**What you need to do:**
a: In the forum thread on offshore bank accounts, translate the sentence "Try ADCB offshore, they offer multiple currencies with debit cards." into Spanish.
b: According to the forum thread on offshore bank accounts, in which places does The Rascal recommend opening a company?
c: Continue the forum thread on offshore bank accounts from the point where it stops.

**Source excerpt:**
◆ ◆ ◆ ◆ ◆

# Best Bank for Offshore Account



## mturan (Jul 31, 2016)

Hello Everyone,
I am a Turkish IT consultant living at DIFC and making 2 different business one is my salary job other one is my mobile app business. 

My apps making making arround 25.000 usd every month and I think I need use offshore account(I cant use my home country account for taxing issues). Can you suggest me good offshore banking account ? I want to protect my saving and I want to withdraw money form ATMs with my debit card.

Thank you


----------



## The Rascal (Aug 6, 2014)

Open a company in Belize or the BVI.


----------



## mturan (Jul 31, 2016)

The Rascal said:


> Open a company in Belize or the BVI.


Why suggesting opening company ? I am individual developer and revenue coming from Apple directly(Apple making the invoices).


----------



## Malbec (Jan 2, 2014)

Try ADCB offshore, they offer multiple currencies with debit cards.


----------



## lordaragon (Jul 4, 2013)

mturan said:


> Why suggesting opening company ? I am individual developer and revenue coming from Apple directly(Apple making the invoices).

◆ ◆ ◆ ◆ ◆

**Source data:**

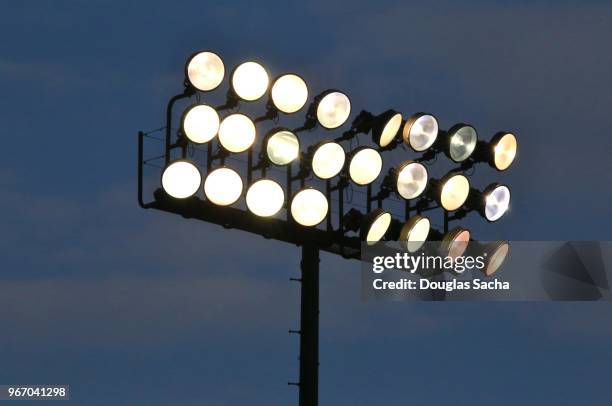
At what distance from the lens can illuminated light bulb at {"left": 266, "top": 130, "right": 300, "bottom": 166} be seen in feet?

◆ ◆ ◆ ◆ ◆

**Responses per task:**
a: Prueba ADCB offshore, ofrecen varias divisas con tarjetas de débito.

b: Belize or the BVI.

c:
I've had good experience with standard bank based in Isle of Man. Account can be opened without a visit to the bank though it requires true copies of documents and a few phone interviews with the bankers. 

ADCB jersey banking is also reasonably good...


Sent from my iPad using Tapatalk


----------



## ThunderCat (Oct 28, 2015)

ADCB Jersey is great.


----------



## mturan (Jul 31, 2016)

Thanks for ADCB recommendations but what will hapen when I go back to my home country and cancel my UAE residence visa ?


----------



## ThunderCat (Oct 28, 2015)

mturan said:


> Thanks for ADCB recommendations but what will hapen when I go back to my home country and cancel my UAE residence visa ?


Nothing will change.


----------



## currently_indian (Feb 24, 2013)

mturan said:


> Why suggesting opening company ? I am individual developer and revenue coming from Apple directly(Apple making the invoices).


Even I am an app developer and in the same situation. I recently I came to know about ADCB offshore banking in Jersey. Did you explore it? Or anyone else in the forum has any info about it.


----------



## sarahfeldman (Mar 9, 2017)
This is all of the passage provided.